Prefrontal control of familiarity and recollection in working memory
Feredoes, E. and Postle, B. R. (2010) Prefrontal control of familiarity and recollection in working memory. Journal of Cognitive Neuroscience, 22 (2). pp. 323-30. ISSN 0898-929X
To link to this article DOI: 10.1162/jocn.2009.21252
Left inferior frontal gyrus (IFG) is a critical neural substrate for the resolution of proactive interference (PI) in working memory. We hypothesized that left IFG achieves this by controlling the influence of familiarity- versus recollection-based information about memory probes. Consistent with this idea, we observed evidence for an early (200 msec)-peaking signal corresponding to memory probe familiarity and a late (500 msec)-resolving signal corresponding to full accrual of trial-related contextual ("recollection-based") information.
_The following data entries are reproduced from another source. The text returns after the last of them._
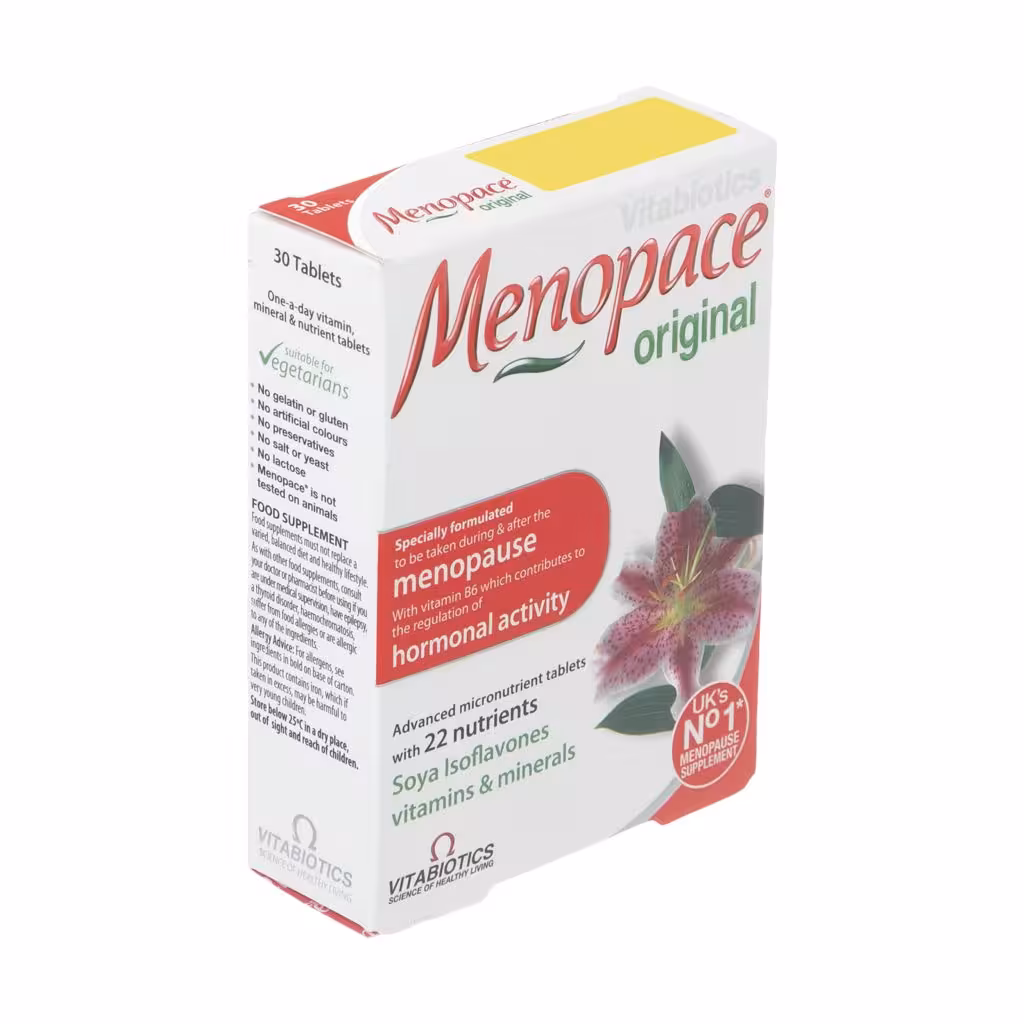 قرص منوپیس ویتابیوتیکس اورجینال مخصوص بانوان بسته 30 عددی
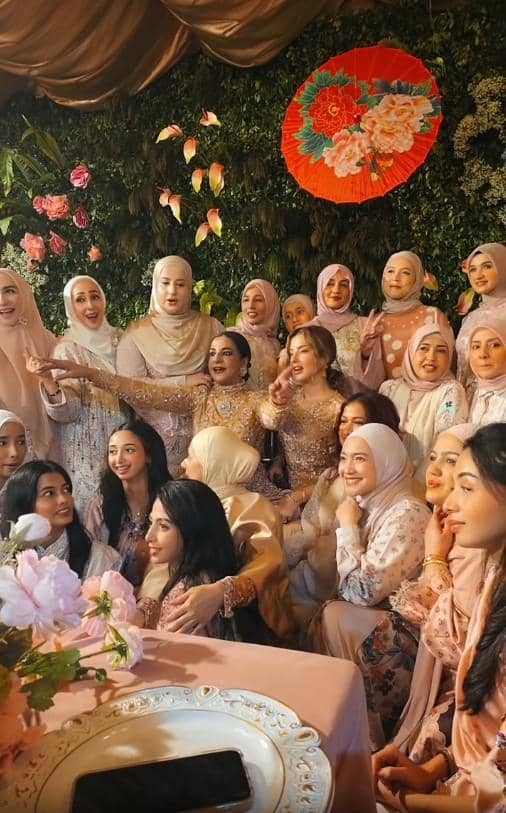 Open House Ibunda Tasya Farasya saat Lebaran 2026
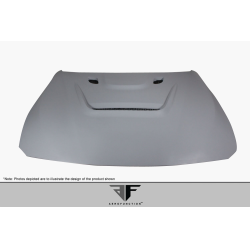 2012-2018 BMW 3 Series F30 / 2014-2020 4 Series F32 AF-1 Hood ( GFK ) - 1 Piece image - 3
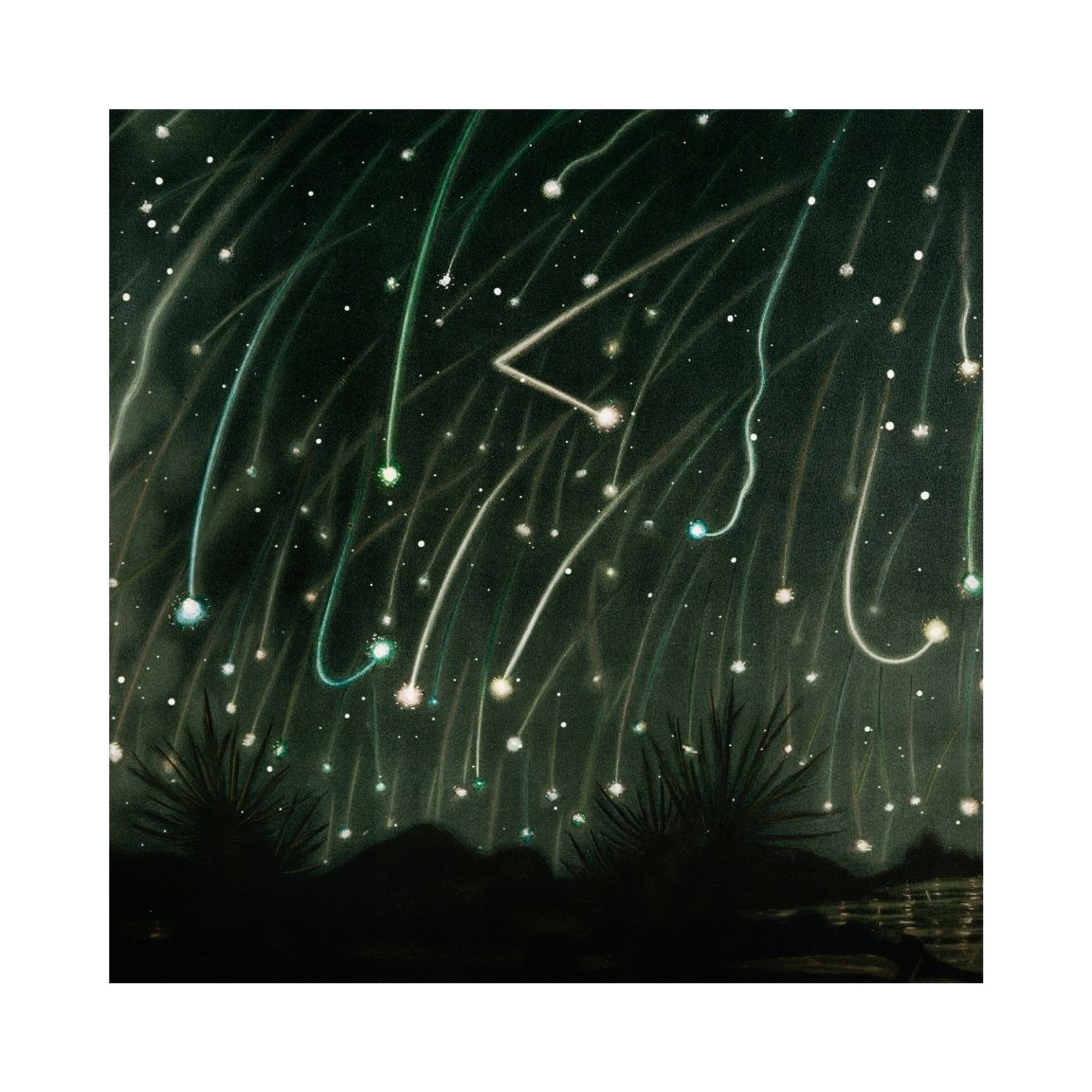 Meteors Printable Poster - bonosensu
Next, we applied brief trains of repetitive transcranial magnetic stimulation (rTMS) time locked to these mnemonic signals, to left IFG and to a control region. Only early rTMS of left IFG produced a modulation of the false alarm rate for high-PI probes. Additionally, the magnitude of this effect was predicted by individual differences in susceptibility to PI. These results suggest that left IFG-based control may bias the influence of familiarity- and recollection-based signals on recognition decisions.